Dr. Senhaji définit l’autisme comme «un désordre du système central nerveux qui affecte les fonctions du cerveau, créant une multitude de réactions visuelles et/ou sociales», soulignant, de ce fait, la nécessité du diagnostic précoce pour favoriser l’efficacité du traitement.

C’est aux parents qu’incombe la responsabilité du diagnostic précoce, affirme l’expert, qui détermine trois points principaux auxquels les parents doivent faire attention: la fixation du regard de l’enfant lors de l’allaitement, le début de l’apprentissage du langage à l’âge de 18 mois, et de la marche à l’âge de 15 mois. «L’absence ou le retard de ces développements est un message inquiétant sur la possible existence du spectre autistique», prévient-il.
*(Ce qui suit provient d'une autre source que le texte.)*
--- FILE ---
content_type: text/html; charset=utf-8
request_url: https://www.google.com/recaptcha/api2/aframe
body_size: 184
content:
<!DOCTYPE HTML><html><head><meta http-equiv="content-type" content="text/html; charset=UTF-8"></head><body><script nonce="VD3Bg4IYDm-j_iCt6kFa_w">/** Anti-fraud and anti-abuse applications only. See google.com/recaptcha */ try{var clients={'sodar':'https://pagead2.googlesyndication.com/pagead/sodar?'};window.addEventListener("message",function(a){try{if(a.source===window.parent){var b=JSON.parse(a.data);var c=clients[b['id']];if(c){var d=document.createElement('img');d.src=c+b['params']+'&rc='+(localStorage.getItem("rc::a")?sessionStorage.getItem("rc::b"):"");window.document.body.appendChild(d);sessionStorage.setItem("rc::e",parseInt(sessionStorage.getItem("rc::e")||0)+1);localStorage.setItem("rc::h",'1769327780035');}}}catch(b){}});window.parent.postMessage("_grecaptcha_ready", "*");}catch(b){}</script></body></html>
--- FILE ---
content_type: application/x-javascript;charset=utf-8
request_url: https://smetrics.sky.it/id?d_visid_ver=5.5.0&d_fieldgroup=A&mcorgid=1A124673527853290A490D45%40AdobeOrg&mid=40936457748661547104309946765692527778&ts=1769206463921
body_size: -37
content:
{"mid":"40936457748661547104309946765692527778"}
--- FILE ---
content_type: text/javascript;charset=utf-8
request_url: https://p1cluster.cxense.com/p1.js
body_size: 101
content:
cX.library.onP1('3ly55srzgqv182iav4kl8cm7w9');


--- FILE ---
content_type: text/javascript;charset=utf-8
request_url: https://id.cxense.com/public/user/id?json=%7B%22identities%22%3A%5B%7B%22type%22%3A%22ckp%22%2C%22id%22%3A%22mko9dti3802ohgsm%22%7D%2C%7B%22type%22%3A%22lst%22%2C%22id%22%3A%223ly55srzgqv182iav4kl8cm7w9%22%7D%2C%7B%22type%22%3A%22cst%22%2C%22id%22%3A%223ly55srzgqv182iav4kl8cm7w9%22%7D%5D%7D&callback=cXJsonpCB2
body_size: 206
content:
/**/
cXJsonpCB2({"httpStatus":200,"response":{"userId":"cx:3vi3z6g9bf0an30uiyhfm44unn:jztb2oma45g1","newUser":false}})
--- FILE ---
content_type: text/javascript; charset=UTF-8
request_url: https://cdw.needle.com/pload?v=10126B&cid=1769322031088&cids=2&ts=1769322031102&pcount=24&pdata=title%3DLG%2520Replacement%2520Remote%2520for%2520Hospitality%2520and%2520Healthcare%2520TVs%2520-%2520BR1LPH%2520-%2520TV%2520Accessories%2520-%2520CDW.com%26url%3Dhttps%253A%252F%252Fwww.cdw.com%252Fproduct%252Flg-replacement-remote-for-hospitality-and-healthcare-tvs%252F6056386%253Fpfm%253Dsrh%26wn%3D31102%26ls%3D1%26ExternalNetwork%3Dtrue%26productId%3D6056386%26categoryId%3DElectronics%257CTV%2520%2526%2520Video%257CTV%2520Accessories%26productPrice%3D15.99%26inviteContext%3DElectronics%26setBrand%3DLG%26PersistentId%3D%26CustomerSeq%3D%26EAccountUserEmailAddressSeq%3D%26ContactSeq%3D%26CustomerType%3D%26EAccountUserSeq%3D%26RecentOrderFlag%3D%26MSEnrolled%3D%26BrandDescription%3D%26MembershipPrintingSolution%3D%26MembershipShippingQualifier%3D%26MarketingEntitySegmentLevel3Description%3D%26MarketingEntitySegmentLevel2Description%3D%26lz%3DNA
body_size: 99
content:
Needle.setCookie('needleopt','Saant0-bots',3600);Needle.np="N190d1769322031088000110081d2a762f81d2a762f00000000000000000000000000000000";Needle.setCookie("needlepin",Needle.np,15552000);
De ce fait, le psychologue souligne l’importance de la sensibilisation des parents, et appelle les couples à se procurer des guides de la croissance des enfants pour suivre de près le développement psychomoteur de leurs bébés. À cet égard, «l’association Yahya organise deux séances de formation par mois» au profit des familles concernées, fait-il savoir.

L’un des maillons essentiels du processus de traitement, note Dr. Senhaji, sont les accompagnatrices, dites auxiliaires de vies scolaires (AVS), dont la formation requiert des experts confirmés ayant une connaissance approfondie des mécanismes de l’autisme, et dont le champ reste pour le moment très peu ou pas régulé.

L’on note aussi un manque de statistiques officielles, déplore Dr. Senhaji, qui indique qu’une étude récente du Collectif autisme Maroc, qui regroupe 52 associations, «a fait état d’entre 400.000 et 600.000 personnes autistes au Maroc, sans compter les cas dans les régions reculées». L’expert se réjouit, en revanche, de l’élaboration par le ministère de l’Education nationale, de l’éducation intégrative, un programme qui devrait entrer en vigueur l’année prochaine, et qui vise à intégrer les enfants à besoins spécifiques dans les écoles, tout en adoptant le cursus et/ou l’environnement.

De son côté, le ministère de la Famille et de Développement Social, a mis en place un plan national visant la prise en charge des enfants autistes qui prévoit la formation, sur une période de trois ans, de près de 200 formateurs spécialisés en autisme, qui formeront, à leur tour, près de 3.000 encadrants et accompagnateurs dans ce domaine.

En tout état de cause, le remède en mesure d’atténuer les souffrances des personnes autistes reste leur accompagnement et leur acceptation telles qu’elles sont. «Un enfant autiste est un être différent qu’on est appelé à accompagner, à intégrer et à aimer sans conditions», conclut Dr. Senhaji.